“Suppose one of you has a ·servant [slave] who has been plowing the ground or caring for the sheep. When the servant comes in from working in the field, would you say, ‘Come in and ·sit down to eat [L recline; C the posture for a banquet or formal meal]’?
“If any of you has a servant ploughing or looking after the sheep, are you likely to say to him when he comes in from the fields, ‘Come straight in and sit down to your meal’? Aren’t you more likely to say, ‘Get my supper ready: change your coat, and wait until I eat and drink: and then, when I’ve finished, you can have your meal’? Do you feel particularly grateful to your servant for doing what you tell him? I don’t think so. It is the same with yourselves—when you have done everything that you are told to do, you can say, ‘We are not much good as servants, for we have only done what we ought to do.’”
When a servant comes in from plowing or taking care of sheep, he doesn’t just sit down and eat, but first prepares his master’s meal and serves him his supper before he eats his own. And he is not even thanked, for he is merely doing what he is supposed to do.

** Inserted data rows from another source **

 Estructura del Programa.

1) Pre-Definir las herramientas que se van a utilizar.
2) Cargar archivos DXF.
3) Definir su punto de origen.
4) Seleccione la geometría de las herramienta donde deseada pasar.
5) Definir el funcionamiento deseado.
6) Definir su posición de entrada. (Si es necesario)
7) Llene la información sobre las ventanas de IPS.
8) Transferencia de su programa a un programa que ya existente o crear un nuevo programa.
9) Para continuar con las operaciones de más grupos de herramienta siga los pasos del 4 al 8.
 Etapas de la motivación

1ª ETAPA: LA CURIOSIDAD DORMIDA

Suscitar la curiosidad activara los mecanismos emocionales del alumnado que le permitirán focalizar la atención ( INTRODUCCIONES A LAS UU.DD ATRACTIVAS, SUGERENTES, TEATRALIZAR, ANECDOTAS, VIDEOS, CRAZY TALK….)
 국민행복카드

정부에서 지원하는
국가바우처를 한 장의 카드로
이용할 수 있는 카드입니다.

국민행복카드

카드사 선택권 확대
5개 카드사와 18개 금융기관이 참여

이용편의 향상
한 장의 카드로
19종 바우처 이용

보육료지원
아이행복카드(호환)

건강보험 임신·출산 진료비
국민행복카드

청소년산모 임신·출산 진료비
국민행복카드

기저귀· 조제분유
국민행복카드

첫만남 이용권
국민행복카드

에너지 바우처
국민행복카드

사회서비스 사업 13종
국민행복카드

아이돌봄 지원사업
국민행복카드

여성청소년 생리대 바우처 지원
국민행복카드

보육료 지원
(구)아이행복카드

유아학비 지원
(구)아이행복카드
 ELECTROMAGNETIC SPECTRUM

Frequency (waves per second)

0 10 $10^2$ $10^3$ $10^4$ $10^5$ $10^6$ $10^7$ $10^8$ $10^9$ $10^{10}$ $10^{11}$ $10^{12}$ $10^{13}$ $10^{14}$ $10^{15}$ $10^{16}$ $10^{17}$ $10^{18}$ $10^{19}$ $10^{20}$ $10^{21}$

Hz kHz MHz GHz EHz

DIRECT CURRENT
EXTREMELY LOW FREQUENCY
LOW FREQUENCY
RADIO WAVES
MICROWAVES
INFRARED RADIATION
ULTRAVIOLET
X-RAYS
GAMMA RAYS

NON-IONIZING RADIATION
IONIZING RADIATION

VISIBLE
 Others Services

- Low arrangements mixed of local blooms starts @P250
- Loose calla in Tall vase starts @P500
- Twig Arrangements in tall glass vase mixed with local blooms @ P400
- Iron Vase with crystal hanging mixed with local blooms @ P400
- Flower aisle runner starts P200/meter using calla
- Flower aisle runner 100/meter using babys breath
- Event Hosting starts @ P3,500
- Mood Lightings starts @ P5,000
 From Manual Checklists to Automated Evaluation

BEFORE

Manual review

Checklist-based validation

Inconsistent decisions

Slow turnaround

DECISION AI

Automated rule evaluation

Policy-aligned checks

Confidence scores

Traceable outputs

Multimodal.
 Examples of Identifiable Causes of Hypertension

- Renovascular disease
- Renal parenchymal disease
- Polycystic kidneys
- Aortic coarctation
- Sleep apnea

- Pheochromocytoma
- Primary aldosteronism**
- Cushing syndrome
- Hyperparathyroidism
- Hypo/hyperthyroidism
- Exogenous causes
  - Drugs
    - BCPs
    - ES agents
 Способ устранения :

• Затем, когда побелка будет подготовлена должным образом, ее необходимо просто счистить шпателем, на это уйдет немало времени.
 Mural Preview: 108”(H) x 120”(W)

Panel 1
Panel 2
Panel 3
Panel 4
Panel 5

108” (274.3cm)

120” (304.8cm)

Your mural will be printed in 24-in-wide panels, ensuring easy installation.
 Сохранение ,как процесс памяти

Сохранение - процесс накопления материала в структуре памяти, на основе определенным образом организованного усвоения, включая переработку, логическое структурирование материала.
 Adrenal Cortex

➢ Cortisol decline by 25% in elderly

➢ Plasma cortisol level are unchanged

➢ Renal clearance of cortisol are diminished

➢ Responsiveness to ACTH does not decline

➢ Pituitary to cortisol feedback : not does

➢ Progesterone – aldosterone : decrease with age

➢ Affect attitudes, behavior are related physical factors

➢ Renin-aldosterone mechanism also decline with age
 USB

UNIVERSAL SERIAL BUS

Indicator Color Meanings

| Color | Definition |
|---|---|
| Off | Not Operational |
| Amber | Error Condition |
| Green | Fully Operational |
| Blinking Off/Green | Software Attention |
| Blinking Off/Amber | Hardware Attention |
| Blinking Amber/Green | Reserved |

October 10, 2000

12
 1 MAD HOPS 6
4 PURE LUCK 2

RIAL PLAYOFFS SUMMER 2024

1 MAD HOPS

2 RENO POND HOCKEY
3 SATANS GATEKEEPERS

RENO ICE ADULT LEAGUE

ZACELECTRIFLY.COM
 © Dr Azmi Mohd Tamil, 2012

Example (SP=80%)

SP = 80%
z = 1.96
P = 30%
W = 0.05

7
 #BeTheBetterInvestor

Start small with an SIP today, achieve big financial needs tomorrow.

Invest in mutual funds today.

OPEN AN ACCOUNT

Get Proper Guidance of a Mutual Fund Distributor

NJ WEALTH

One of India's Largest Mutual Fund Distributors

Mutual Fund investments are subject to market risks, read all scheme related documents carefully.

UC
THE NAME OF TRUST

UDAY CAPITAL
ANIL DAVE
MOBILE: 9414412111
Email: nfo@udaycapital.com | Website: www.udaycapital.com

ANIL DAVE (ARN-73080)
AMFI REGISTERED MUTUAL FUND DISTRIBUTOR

“Suppose one of you has a servant who comes in from plowing the field or tending the sheep. Would you take his coat, set the table, and say, ‘Sit down and eat’? Wouldn’t you be more likely to say, ‘Prepare dinner; change your clothes and wait table for me until I’ve finished my coffee; then go to the kitchen and have your supper’? Does the servant get special thanks for doing what’s expected of him? It’s the same with you. When you’ve done everything expected of you, be matter-of-fact and say, ‘The work is done. What we were told to do, we did.’”
Jesus continued, “After a servant has finished his work in the field or with the livestock, he doesn’t immediately sit down to relax and eat. No, a true servant prepares the food for his master and makes sure his master is served his meal before he sits down to eat his own.
Imagine this scenario. You have a servant—say he’s been out plowing a field or taking care of the sheep—and he comes in hot and sweaty from his work. Are you going to say, “You poor thing! Come in and sit down right away”? Of course not!